Fragment:
-------

Hokej.net Logo

Play-off NHL: Przebudzenie Granlunda dało zwycięstwo "Drapieżnikom" (WIDEO)

2019-04-16 07:10 NHL
Play-off NHL: Przebudzenie Granlunda dało zwycięstwo "Drapieżnikom" (WIDEO)

Przejście Mikaela Granlunda z Minnesota Wild do Nashville Predators to nie jest na razie udany transfer. Ale tej nocy Fin przebudził się i to jego gol pozwolił "Drapieżnikom" objąć prowadzenie w serii play-off.


Granlund trafił do Nashville tuż przed zamknięciem okna transferowego w lutym. Od tego czasu rozgrywał wczoraj 19. mecz w nowych barwach i dopiero po raz drugi udało mu się wpisać na listę strzelców. Ale jak ważny był to gol... W 52. minucie spotkania numer 3 pierwszej rundy play-off przeciwko Dallas Stars Fin pokonał Bena Bishopa i dał swojej drużynie prowadzenie 3:2. Jak się później okazało, było to trafienie zwycięskie, bo goście rozgrywanego w Dallas meczu zdołali z tym wynikiem dotrwać do końca spotkania.

-------

Udostępniony materiał:
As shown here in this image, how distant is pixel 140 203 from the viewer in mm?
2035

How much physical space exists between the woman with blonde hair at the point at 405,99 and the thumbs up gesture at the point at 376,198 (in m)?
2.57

-------

Podejmij artykuł o golu Granlunda w meczu z Dallas Stars i napisz jego dalszy ciąg, zaczynając od zdania, które następuje po ostatnim.

Odpowiedź:
Granlund trafił do siatki niespełna trzy i pół minuty po tym, jak Tyler Seguin doprowadził do remisu. Miejscowi odrobili nawet dwubramkową stratę. Prowadzenie Predators dał jeszcze wcześniej najniższy hokeista NHL Rocco Grimaldi, który robi dużo dla wywalczenia sobie stałego miejsca w składzie. Grimaldi spod bandy oddał strzał, który Ben Bishop po swoim błędzie wpuścił do bramki. Później na 2:0 podwyższył Filip Forsberg, który dostał świetne podanie lobem od Nicka Bonino, zastawił się przed obrońcami rywali i skierował krążek do siatki. Zanim Seguin wyrównał, gola kontaktowego dla gospodarzy zdobył Mats Zuccarello Aasen.


Co ciekawe, Granlund na swoje zwycięskie trafienie w play-offach NHL czekał cztery lata bez jednego dnia. Dziś bowiem mijają dokładnie cztery lata od poprzedniego, które jeszcze w barwach Minnesota Wild zaaplikował St. Louis Blues. Fin nie gra w Nashville tyle, ile by chciał. Wczoraj na lodzie przebywał tylko niespełna 12 minut, ale być może lepszą postawą w kolejnych meczach bardziej przekona do siebie trenera Petera Laviolette'a. - Cały nasz atak musi dawać z siebie wszystko i grać twardo. Mam nadzieję, że w kolejnych meczach też damy drużynie coś w ofensywie, bo na pewno potrafimy grać lepiej - skomentował fiński napastnik.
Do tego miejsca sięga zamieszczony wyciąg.